* Directions
Going down the data below, set down exactly the line with "RetinaNet uses predefined" and each line after it through the line with "Answer (YES/NO): YES"; no other lines.

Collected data
== == ==

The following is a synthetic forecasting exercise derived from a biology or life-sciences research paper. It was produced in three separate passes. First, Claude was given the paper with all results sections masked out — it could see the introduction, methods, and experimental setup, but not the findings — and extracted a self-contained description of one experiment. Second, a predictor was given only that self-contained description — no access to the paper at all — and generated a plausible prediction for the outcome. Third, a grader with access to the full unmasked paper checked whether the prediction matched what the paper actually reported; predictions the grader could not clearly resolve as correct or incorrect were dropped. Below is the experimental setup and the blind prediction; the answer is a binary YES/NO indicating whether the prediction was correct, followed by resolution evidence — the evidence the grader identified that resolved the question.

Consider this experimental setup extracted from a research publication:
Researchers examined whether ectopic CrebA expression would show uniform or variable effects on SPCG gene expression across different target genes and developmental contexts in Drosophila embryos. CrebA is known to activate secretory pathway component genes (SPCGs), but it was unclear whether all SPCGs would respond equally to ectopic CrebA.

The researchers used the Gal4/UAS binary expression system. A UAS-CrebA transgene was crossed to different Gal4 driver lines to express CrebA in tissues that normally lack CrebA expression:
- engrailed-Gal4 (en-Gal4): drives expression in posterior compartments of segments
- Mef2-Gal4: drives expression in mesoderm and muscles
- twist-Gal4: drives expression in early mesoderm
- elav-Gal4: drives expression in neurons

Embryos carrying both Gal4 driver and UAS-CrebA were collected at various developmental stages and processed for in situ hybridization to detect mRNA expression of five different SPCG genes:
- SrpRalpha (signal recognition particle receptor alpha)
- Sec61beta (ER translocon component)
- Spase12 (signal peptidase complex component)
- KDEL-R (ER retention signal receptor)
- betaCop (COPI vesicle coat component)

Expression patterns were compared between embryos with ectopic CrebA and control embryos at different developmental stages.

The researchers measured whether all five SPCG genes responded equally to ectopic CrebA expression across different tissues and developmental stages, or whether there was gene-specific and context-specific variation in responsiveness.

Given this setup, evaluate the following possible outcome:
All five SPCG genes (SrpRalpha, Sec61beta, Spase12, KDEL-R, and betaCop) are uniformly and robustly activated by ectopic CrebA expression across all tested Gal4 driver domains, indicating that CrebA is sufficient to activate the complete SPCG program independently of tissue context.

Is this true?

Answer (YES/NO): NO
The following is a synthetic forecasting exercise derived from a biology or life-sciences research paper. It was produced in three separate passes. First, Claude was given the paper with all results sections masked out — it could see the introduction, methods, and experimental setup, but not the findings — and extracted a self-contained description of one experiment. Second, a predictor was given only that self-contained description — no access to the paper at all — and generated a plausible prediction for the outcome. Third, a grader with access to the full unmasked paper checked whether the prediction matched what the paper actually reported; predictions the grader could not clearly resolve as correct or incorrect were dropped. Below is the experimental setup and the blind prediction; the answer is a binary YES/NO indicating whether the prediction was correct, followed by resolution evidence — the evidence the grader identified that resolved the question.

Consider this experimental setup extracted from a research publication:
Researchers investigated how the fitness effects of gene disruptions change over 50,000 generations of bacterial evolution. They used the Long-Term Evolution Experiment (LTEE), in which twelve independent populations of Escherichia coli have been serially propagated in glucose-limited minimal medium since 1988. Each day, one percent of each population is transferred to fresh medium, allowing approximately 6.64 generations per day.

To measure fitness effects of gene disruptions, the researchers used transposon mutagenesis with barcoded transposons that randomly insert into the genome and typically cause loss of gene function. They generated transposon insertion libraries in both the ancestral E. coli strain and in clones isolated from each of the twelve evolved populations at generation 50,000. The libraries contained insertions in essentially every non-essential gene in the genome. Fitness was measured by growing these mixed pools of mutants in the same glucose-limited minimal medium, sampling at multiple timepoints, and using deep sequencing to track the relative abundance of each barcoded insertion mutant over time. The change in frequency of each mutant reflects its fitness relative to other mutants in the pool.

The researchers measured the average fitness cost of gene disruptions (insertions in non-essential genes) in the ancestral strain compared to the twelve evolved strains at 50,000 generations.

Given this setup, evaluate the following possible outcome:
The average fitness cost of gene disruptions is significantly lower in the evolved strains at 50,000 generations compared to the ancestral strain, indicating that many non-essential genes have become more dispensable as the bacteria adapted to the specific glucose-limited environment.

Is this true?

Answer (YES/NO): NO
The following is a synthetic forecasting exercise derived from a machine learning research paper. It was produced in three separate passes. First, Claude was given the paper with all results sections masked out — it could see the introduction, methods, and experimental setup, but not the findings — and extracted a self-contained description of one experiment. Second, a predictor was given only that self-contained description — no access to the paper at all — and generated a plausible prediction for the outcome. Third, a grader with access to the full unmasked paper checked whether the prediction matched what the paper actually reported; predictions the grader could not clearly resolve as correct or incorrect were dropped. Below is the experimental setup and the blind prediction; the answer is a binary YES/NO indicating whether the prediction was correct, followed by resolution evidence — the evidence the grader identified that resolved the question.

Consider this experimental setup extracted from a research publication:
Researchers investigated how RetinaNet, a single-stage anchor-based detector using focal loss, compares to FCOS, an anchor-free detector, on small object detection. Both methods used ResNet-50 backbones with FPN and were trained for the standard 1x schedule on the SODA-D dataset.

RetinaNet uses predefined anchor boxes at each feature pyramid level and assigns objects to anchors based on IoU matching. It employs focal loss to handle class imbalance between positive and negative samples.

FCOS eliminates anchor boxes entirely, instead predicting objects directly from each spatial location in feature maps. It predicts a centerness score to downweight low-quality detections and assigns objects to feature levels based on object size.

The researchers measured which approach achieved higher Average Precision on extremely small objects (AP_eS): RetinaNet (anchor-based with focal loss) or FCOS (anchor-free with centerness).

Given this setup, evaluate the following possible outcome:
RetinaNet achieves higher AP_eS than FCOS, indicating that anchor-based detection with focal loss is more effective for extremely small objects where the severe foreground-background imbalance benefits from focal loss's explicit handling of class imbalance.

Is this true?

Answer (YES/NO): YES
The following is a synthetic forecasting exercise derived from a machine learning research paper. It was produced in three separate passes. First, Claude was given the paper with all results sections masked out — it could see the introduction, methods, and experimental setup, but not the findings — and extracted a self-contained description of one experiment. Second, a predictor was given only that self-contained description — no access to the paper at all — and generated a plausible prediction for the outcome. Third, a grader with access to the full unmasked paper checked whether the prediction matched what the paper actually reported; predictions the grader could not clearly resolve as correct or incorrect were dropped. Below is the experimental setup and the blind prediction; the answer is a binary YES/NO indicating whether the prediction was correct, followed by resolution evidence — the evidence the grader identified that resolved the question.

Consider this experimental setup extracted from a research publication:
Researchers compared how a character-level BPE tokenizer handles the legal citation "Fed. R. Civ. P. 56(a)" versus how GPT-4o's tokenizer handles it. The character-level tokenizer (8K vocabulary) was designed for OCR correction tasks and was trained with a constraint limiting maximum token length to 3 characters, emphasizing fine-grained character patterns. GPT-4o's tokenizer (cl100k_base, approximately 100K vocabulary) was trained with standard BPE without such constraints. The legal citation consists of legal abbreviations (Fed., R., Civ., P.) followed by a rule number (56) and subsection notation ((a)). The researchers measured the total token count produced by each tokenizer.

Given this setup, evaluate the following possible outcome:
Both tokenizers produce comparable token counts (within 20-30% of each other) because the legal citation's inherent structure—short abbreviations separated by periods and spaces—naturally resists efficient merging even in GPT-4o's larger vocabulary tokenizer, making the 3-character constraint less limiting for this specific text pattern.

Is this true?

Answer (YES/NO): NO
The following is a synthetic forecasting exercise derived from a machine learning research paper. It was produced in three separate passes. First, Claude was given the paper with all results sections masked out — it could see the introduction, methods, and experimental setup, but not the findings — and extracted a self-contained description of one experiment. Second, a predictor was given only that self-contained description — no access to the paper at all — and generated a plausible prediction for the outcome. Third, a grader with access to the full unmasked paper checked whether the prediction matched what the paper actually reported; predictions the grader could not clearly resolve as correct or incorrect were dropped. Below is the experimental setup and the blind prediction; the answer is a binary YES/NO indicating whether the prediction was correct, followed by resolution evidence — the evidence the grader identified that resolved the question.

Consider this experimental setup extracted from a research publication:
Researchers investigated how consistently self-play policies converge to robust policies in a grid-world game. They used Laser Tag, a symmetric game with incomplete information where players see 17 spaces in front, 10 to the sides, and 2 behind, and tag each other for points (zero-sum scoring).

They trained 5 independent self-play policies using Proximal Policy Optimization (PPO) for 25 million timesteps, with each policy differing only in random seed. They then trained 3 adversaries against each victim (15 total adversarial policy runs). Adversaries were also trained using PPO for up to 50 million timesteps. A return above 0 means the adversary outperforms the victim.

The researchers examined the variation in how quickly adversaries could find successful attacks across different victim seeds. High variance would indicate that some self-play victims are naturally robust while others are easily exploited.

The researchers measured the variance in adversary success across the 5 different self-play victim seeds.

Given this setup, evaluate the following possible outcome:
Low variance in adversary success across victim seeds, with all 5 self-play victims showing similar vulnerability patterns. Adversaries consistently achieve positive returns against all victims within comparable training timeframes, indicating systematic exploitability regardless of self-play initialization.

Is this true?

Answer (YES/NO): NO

== == ==

* Solution to this problem
RetinaNet uses predefined anchor boxes at each feature pyramid level and assigns objects to anchors based on IoU matching. It employs focal loss to handle class imbalance between positive and negative samples.

FCOS eliminates anchor boxes entirely, instead predicting objects directly from each spatial location in feature maps. It predicts a centerness score to downweight low-quality detections and assigns objects to feature levels based on object size.

The researchers measured which approach achieved higher Average Precision on extremely small objects (AP_eS): RetinaNet (anchor-based with focal loss) or FCOS (anchor-free with centerness).

Given this setup, evaluate the following possible outcome:
RetinaNet achieves higher AP_eS than FCOS, indicating that anchor-based detection with focal loss is more effective for extremely small objects where the severe foreground-background imbalance benefits from focal loss's explicit handling of class imbalance.

Is this true?

Answer (YES/NO): YES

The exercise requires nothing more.